Removing Diacritics

Started by billfrog, February 22, 2017, 03:12:08 AM

Previous topic - Next topic

billfrog

Is there a simple way to remove diacritics from a sting?
For instance, I am parsing a text file line by line that contains accented characters:
é
á

Is there a function (either built in or user defined) that removes them of their accents, returning a standard "e" or "a"?

JTaylor


Russell_Williams

The strreplace would work but you will have to have several dozen to cover the alphabet if your text has a lot like that.
You can use binary tables and get them all in one change like this

http://techsupt.winbatch.com/webcgi/webbatch.exe?techsupt/nftechsupt.web+WinBatch/Strings+Convert~Special~Characters.txt


billfrog

I've actually already tried that script.
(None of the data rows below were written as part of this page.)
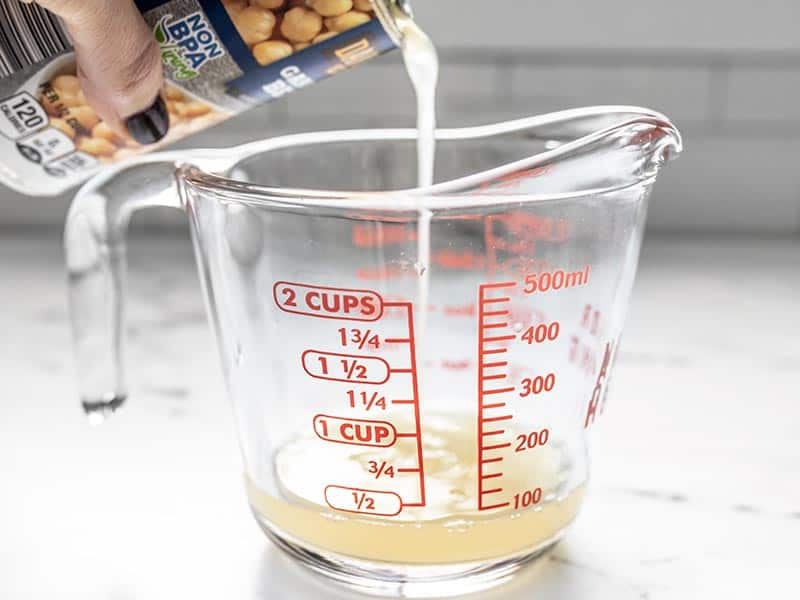 Pour aquafaba from the can of chickpeas into a measuring cup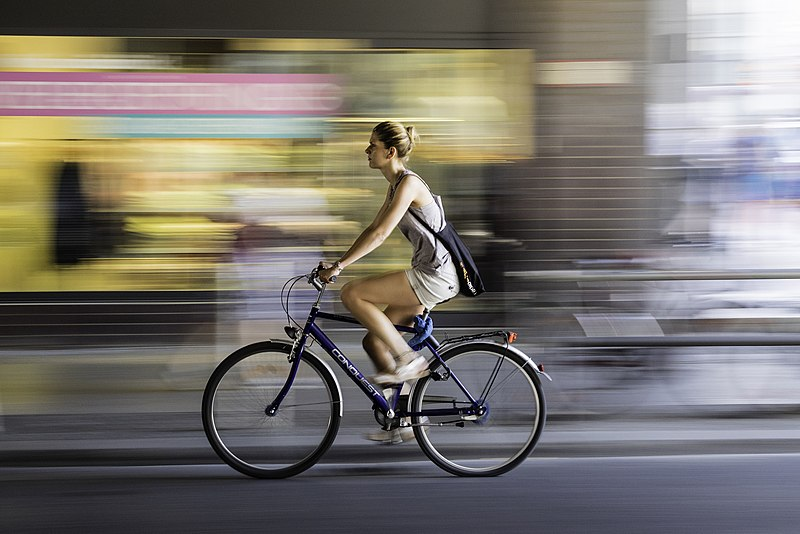Image is a photo of a woman cycling in an urban street and wearing summer clothes. The photo has been taken as she moves, with the background blurred, giving the photo an added sense of movement.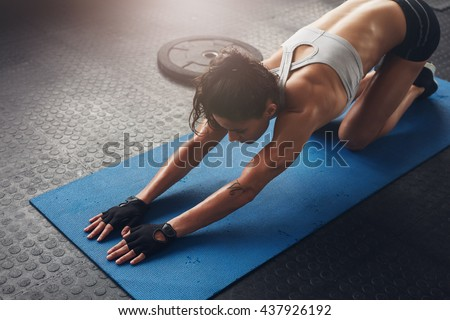 Young woman doing stretching exercises in a health club. Woman on fitness mat doing stretching workout at gym. - stock photo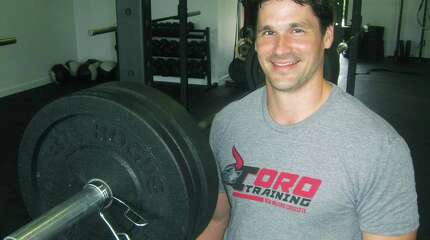 Rob Ebin of New Milford brings a wealth of training and athletic experience to his Cross Fit business. August 2014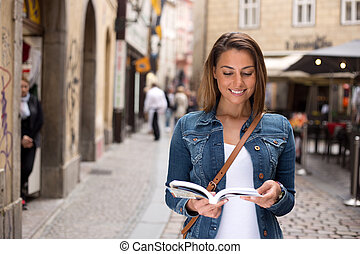 tourist with guidebook - young tourist reading her guide...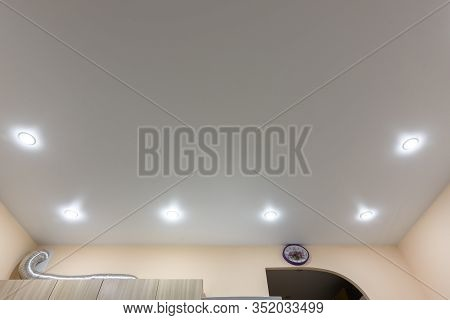 Location Around The Perimeter Of Point Lights On A White Matte Tension Ceiling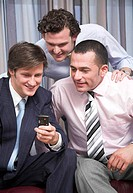 group of three businessmen looking at display of mobile phone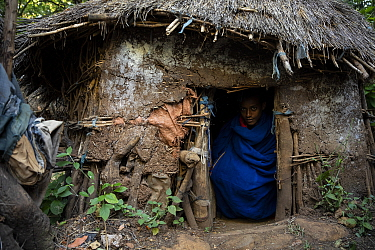 Church student in hut within grounds of Zara Michael Ethiopian Orthodox Church. Near Hamusit, Ethiopia. 2018.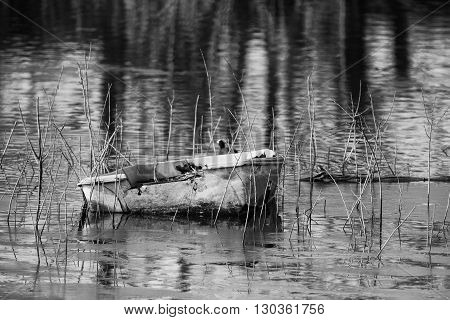 Old Fisherman Boat In A Lake In Winter Time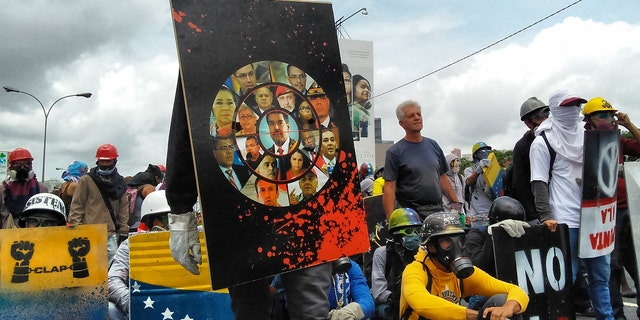Young man observes the security forces with a shield that has the faces of high government officials.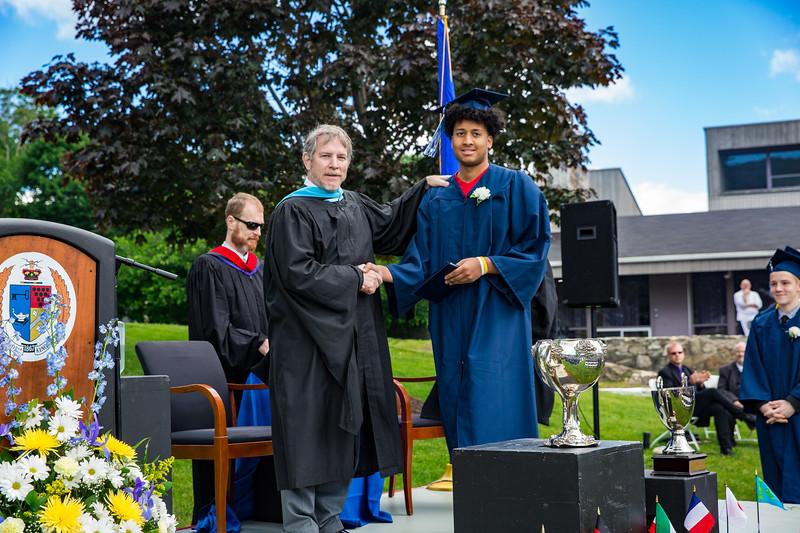 Headmaster Lamb congratulates Jose Figueroa on receiving his diploma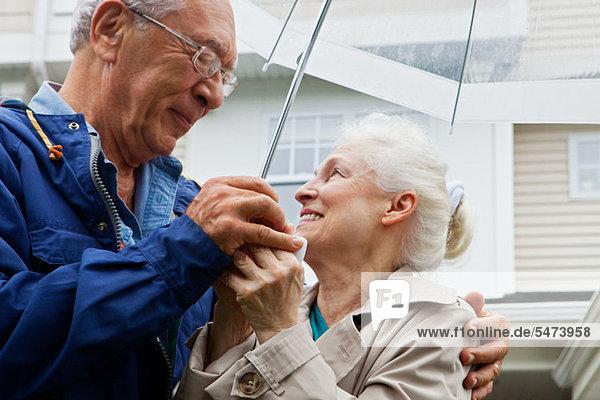 Seniorenpaar mit Regenschirm im Freien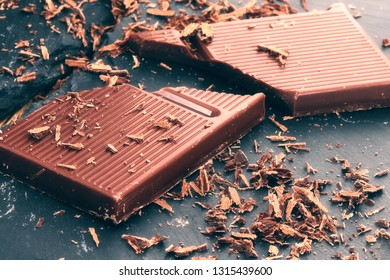 Broken dark chocolate and chocolate flakes on a wooden table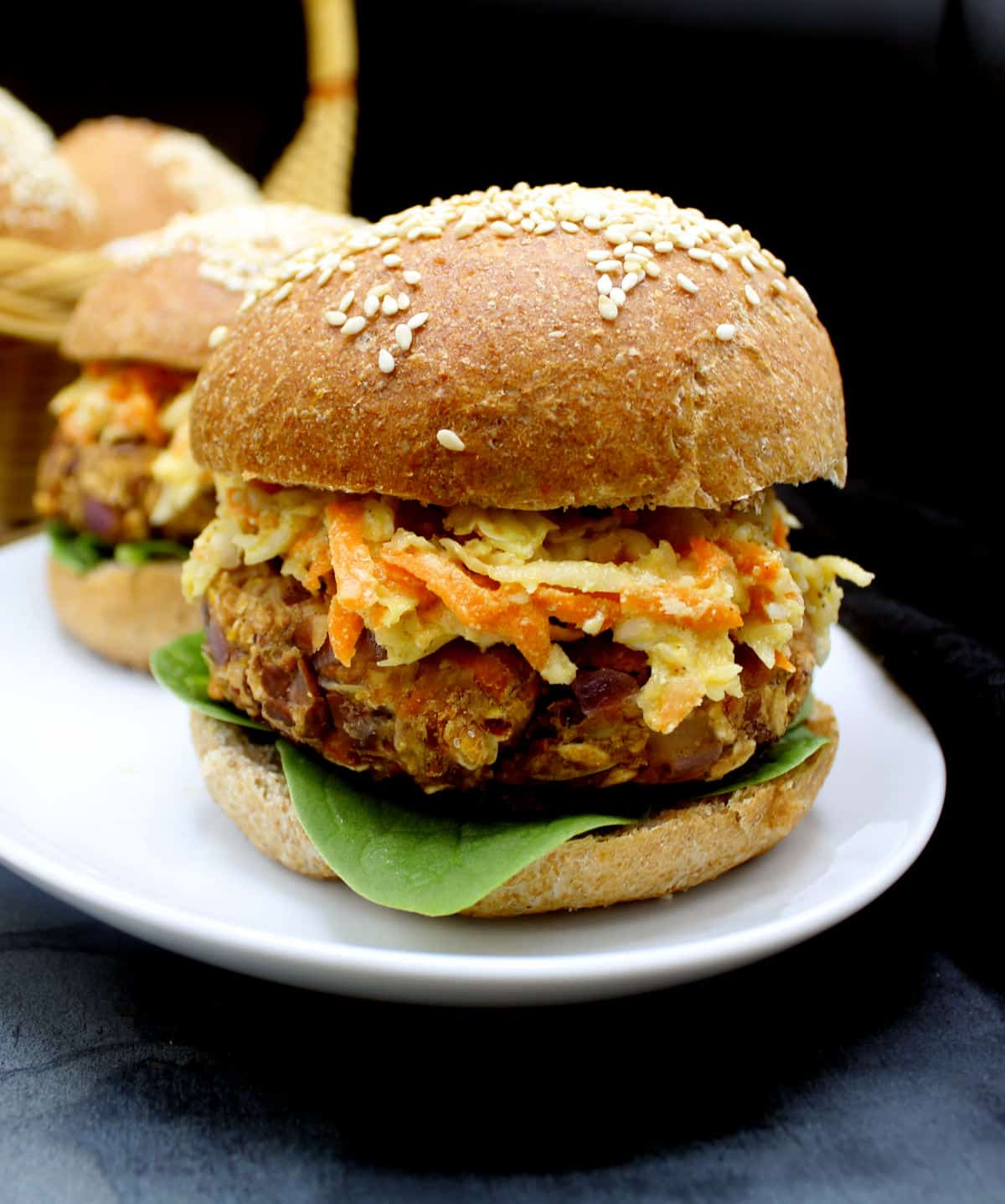 Front shot of a vegan bean and oats veggie burger with greens, coleslaw and served in a whole wheat burger bun on a white plate.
It converts things like
Ebène Quartet
to
EbA'ne Quartet

Any other suggestions?

td

I tried the Tech Database script on your text "Ebène Quartet" and it converted the "è" character to "e" (hex value E8 to hex value 65) as expected.  If you are getting a different result it could be because the file is encoded in something other than standard ANSI characters.  For example it could be in a DBCS or UTF-8.   So first you will need to figure out if character encoding is the issue.  If it is then you may need to go back to the first suggestion and use StrReplace.  Needing to use StrReplace will depend on whether or not the character set used has a mix of single and multi-byte character codes.   
"No one who sees a peregrine falcon fly can ever forget the beauty and thrill of that flight."
  - Dr. Tom Cade

billfrog

Well, its an XML file, and it is declared as UTF-8. So I guess I need a way to convert it from UTF-8 to ANSI, then I can use the binar buffer script to replace diacritc characters.


snowsnowsnow

This is the sort of task that you will never get right if you try to do it yourself.  That is, if you try to do it by just doing a bunch of search-and-replaces.  The problem is that these formats are too complex and they keep changing (i.e., being "enhanced") day by day.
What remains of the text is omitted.